Department of Psychology, University of Edinburgh, 7 George Square, EH8 9JZ, Edinburgh, UK.
Department of Clinical and Health Psychology, University of Edinburgh, Edinburgh, UK.
Res Child Adolesc Psychopathol. 2023 Jun;51(6):847-858. doi: 10.1007/s10802-023-01034-3. Epub 2023 Feb 7.
Growing evidence has suggested that parental mental illness and child internalizing and externalizing problems tend to co-occur and engender risk for adverse child outcomes; however, there is considerable heterogeneity in their joint developmental trajectories. This study aimed to evaluate the joint developmental trajectories of maternal and paternal psychological distress and child internalizing and externalizing problems from early childhood to middle adolescence. Given that suicide and self-harm are major public health issues in adolescence and often occur in the context of other mental health issues, we also examined the association between these joint trajectories and these outcomes in adolescence. Parallel-process latent class growth analysis was applied to 14 years of follow-up data from a large-scale, nationally representative sample of youths participating in the UK's Millennium Cohort Study (MCS; n = 12,520, 50.9% male). Results showed the best-fitting solution had four trajectory classes: (1) low symptoms, 59.0%; (2) moderate symptoms in children, 22.5%; (3) notable symptoms in fathers, 10.7%; and (4) co-occurring maternal and child symptoms, 7.8%. The trajectory groups differed in their self-harm and suicide attempts in adolescence, underscoring the possible importance of the roles of both parental distress and child problem behaviors processes in these outcomes. Future studies will be valuable to rigorously test the directionality and the respective roles of parents and children in this association. Our findings suggest the need for two-generation mental health intervention programs that are tailored based on co-developmental trajectory group membership.

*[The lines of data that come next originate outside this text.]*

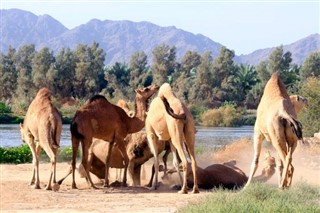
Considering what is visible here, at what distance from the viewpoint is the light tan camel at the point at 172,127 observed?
45.1 feet

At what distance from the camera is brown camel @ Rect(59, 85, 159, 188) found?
14883 millimetres

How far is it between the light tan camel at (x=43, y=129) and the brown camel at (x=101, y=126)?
0.52m

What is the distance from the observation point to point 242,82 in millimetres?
Answer: 72188

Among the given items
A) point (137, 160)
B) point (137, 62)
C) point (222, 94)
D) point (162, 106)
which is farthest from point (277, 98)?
point (137, 62)

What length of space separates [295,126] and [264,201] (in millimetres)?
2346

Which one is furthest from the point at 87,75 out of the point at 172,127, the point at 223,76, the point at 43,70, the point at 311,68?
the point at 172,127

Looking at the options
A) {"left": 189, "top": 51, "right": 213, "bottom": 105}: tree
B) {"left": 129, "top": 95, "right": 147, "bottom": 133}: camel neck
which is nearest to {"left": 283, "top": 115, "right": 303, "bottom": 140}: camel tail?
{"left": 129, "top": 95, "right": 147, "bottom": 133}: camel neck

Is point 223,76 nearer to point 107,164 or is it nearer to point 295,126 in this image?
point 107,164

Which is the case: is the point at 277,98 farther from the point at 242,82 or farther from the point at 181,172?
the point at 242,82

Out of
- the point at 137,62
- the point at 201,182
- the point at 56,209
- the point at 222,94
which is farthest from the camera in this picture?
the point at 137,62

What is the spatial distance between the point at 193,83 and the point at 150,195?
59.6 meters

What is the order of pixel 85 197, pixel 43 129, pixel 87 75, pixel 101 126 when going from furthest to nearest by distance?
pixel 87 75 < pixel 101 126 < pixel 43 129 < pixel 85 197

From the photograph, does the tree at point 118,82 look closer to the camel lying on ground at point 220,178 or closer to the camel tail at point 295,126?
the camel lying on ground at point 220,178

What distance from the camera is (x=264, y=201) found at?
417 inches
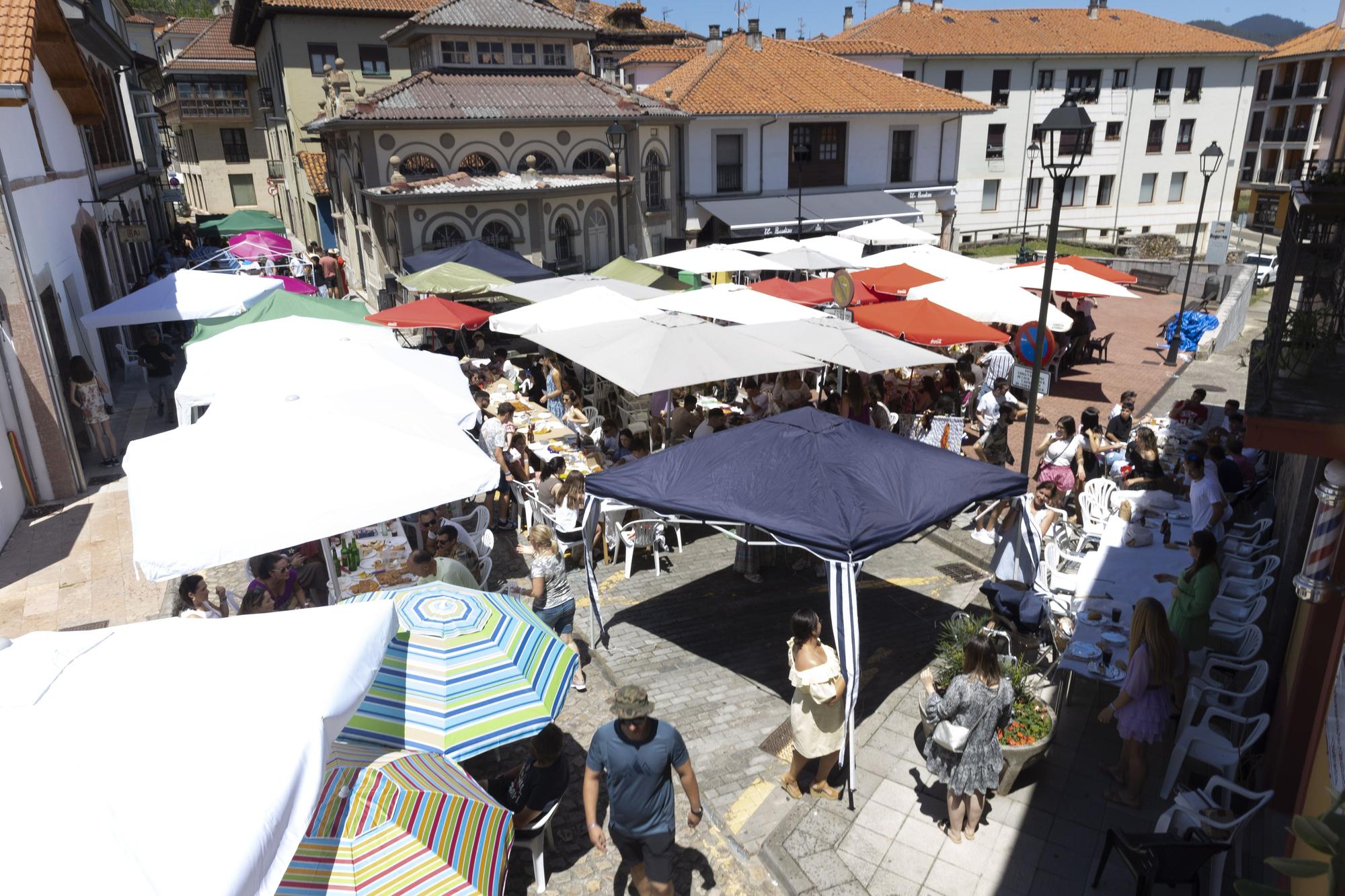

越来越多的证据表明,父母的精神疾病和儿童的内化和外化问题往往同时发生,并给儿童带来不良后果的风险;然而,它们的共同发展轨迹存在很大的异质性。本研究旨在评估从儿童早期到青少年中期母亲和父亲的心理困扰以及儿童内化和外化问题的共同发展轨迹。鉴于自杀和自残是青少年时期的主要公共卫生问题,而且经常发生在其他心理健康问题的背景下,我们还研究了这些共同轨迹与青少年时期这些结果之间的关系。平行过程潜类增长分析应用于来自英国千禧年队列研究(MCS)的大规模、全国代表性青少年样本的 14 年随访数据(n=12520,50.9%为男性)。结果表明,最佳拟合解有四个轨迹类别:(1)低症状,占 59.0%;(2)儿童中度症状,占 22.5%;(3)父亲明显症状,占 10.7%;(4)母亲和儿童共同症状,占 7.8%。轨迹组在青少年时期的自我伤害和自杀企图方面存在差异,强调了父母困扰和儿童问题行为过程在这些结果中的可能重要性。未来的研究将有助于严格检验父母和孩子在这种关联中的方向和各自作用。我们的研究结果表明,需要基于共同发展轨迹组的成员身份制定针对两代人的心理健康干预计划。